Pasokan Uang M2 Meningkat, Bitcoin Masih Stagnan
Saat ini, pasokan uang M2 global telah mencapai rekor tertinggi sebesar US$ 108,2 triliun per 10 Maret, meningkat 3,5 persen sejak awal tahun. Secara historis, peningkatan likuiditas seperti ini seharusnya mendorong kenaikan harga aset berisiko, termasuk Bitcoin. Namun, pergerakan Bitcoin masih belum signifikan.
M2 merupakan indikator utama likuiditas global yang mencakup uang tunai, deposito bank, dan aset cair lainnya. Dalam banyak kasus sebelumnya, peningkatan M2 biasanya menarik minat investor terhadap aset dengan potensi imbal hasil tinggi. Namun, Bitcoin tampaknya masih mengalami keterlambatan reaksi terhadap tren ini. Secara historis, Bitcoin membutuhkan sekitar 10 minggu untuk mulai merespons peningkatan M2, yang berarti potensi reli harga bisa terjadi dalam beberapa bulan ke depan.

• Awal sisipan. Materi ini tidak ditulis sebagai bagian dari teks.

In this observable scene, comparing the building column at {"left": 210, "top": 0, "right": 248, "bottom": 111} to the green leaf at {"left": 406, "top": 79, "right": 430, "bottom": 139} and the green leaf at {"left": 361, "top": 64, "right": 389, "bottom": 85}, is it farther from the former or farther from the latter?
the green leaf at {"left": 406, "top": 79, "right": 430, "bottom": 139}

The Fed Diprediksi Hentikan Quantitative Tightening (QT)
Salah satu faktor yang dapat mempengaruhi pasar adalah kebijakan moneter The Fed. Sejak 2022, bank sentral AS telah menjalankan program Quantitative Tightening (QT) guna mengurangi jumlah uang beredar dengan tidak melakukan reinvestasi terhadap obligasi yang jatuh tempo. Kebijakan ini memperketat likuiditas dan membuat pergerakan pasar menjadi lebih sulit.
Namun, terdapat indikasi bahwa The Fed mulai mempertimbangkan untuk menghentikan QT. Pasar taruhan Polymarket bahkan memperkirakan peluang 100 persen bahwa QT akan berakhir sebelum 30 April 2024. Jika kebijakan ini benar-benar dihentikan, beberapa dampak yang bisa terjadi meliputi:
- Penurunan suku bunga jangka panjang, sehingga kredit menjadi lebih mudah diakses.
- Pelemahan dolar AS, yang umumnya menguntungkan aset seperti emas dan Bitcoin.
- Meningkatnya permintaan terhadap aset berisiko, termasuk mata uang kripto.
Tekanan dari Faktor Institusional
Di sisi lain, Bitcoin masih menghadapi tekanan dari faktor institusional. CEO CryptoQuant, Ki Young Ju, mengungkapkan bahwa berbagai indikator on-chain menunjukkan pasar sedang dalam fase bearish. Ini berarti sentimen negatif masih mendominasi pergerakan harga Bitcoin dalam jangka pendek.
Selain itu, kebijakan pemerintah AS terkait Bitcoin juga turut menjadi faktor penentu. Pemerintah AS mulai mengadopsi Bitcoin sebagai bagian dari cadangan strategis (Bitcoin Strategic Reserve/BSR). Namun, langkah ini mendapat tekanan dari International Monetary Fund (IMF) dan lembaga pemeringkat kredit, yang bahkan mendorong AS untuk menjual sebagian cadangan Bitcoinnya.
Jika pemerintah AS benar-benar melepas Bitcoin dalam jumlah besar, harga kripto ini bisa semakin tertekan dalam jangka pendek. Namun, di sisi lain, jika tekanan ini berkurang dan The Fed mengakhiri QT, Bitcoin berpotensi mengalami reli dalam beberapa bulan ke depan.